Two episodes into its third season sees the cannabis-infused series maturing, but not necessarily growing up. Until the most recent series premiere, The Guy was not so much a character as he was a framing device. His street-level view of the various potheads, sad sacks, and weirdos he meets on his appointed rounds defines the show’s nonjudgmental tone of social realism, but we don’t know much about him as a person. In “M.A.S.H.,” The Guy opens up a bit when he leaves the city to attend the funeral of a friend named Berg. The old stoner’s funeral service, populated with unreconstructed hippies who break out into a memorial jam session of questionable quality, is a quick and easy demonstration of the show’s attitude towards its characters. This is a celebration of eccentricity that approaches its creations with love, even if they can’t play banjo as well as they think they can when they’re stoned.

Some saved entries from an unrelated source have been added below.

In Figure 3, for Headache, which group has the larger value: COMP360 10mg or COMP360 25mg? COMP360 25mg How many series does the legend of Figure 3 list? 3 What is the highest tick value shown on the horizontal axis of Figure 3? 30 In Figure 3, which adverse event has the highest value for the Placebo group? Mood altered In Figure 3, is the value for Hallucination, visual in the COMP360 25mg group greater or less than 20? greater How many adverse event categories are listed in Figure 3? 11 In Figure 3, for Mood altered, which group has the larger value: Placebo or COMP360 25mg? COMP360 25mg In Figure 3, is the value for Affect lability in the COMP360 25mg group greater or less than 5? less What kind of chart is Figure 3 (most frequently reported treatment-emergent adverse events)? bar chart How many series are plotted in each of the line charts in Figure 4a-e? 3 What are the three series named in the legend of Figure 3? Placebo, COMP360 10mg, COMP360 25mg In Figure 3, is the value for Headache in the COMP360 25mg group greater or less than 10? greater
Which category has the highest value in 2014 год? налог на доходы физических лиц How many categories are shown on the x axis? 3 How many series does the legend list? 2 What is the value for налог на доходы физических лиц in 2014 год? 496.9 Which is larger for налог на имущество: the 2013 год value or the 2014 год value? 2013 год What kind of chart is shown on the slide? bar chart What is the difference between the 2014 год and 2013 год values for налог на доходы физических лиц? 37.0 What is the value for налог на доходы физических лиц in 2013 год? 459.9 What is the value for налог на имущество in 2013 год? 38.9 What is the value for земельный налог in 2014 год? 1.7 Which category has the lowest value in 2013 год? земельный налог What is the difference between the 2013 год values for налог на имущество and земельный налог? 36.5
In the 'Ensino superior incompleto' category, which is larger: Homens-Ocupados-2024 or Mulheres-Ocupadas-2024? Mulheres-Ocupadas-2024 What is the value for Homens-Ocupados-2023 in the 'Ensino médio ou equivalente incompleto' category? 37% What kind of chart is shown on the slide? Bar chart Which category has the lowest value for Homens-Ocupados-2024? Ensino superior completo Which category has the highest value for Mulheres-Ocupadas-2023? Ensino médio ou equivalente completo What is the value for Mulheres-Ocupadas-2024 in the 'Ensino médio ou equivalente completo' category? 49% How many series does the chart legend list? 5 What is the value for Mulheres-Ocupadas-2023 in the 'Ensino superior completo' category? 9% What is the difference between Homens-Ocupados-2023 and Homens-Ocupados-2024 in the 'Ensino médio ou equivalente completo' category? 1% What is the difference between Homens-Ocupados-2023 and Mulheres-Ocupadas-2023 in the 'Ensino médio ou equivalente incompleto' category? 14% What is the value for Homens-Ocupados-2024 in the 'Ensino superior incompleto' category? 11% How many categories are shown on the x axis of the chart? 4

Moments before a stoned jam session breaks out on the season 3 premiere of High Maintenance
The second episode, “Craig,” sees the show back in the familiar physical and psychological territory of Brooklyn. In the first segment, one of Guy’s regulars named Marty (Gary Richardson) gets his bike stolen. When The Guy suggests he look for it for sale on Craigslist, Marty falls down a rabbit hole of unwanted merchandise and bartering with the strangers from the internet. He never does find that bike, but at least his apartment is much better decorated than before.
Catherine Cohen (left) as the mad flasher Darby
The second segment of “Craig” soars with a killer performance by Catherine Cohen as Darby, a mild-mannered Manhattan office worker by day who fills up her evenings by selling purloined goods on Craigslist and flashing her boobs at unsuspecting civilians. Darby the Mad Flasher meets her match when she targets a self-described sociopath in the Personals section of Craigslist. Sinclair, who directed the episode, teases out her comeuppance with a delicious slow-build, then tacks on a hilarious coda involving a taxi driver who looks like Barack Obama.
The taxi driver who looks like Barack Obama.
The most enduring legacy of digital DIY cinema has been a naturalistic acting style, but in High Maintenance, with its skillful digital camera work, minimal lighting, and slice of life storylines descended directly from Slacker, we finally see the real deal transformed into prestige television. American indie cinema is still stoned, but it’s moved out of mom's basement, bought an RV, and landed a job with HBO.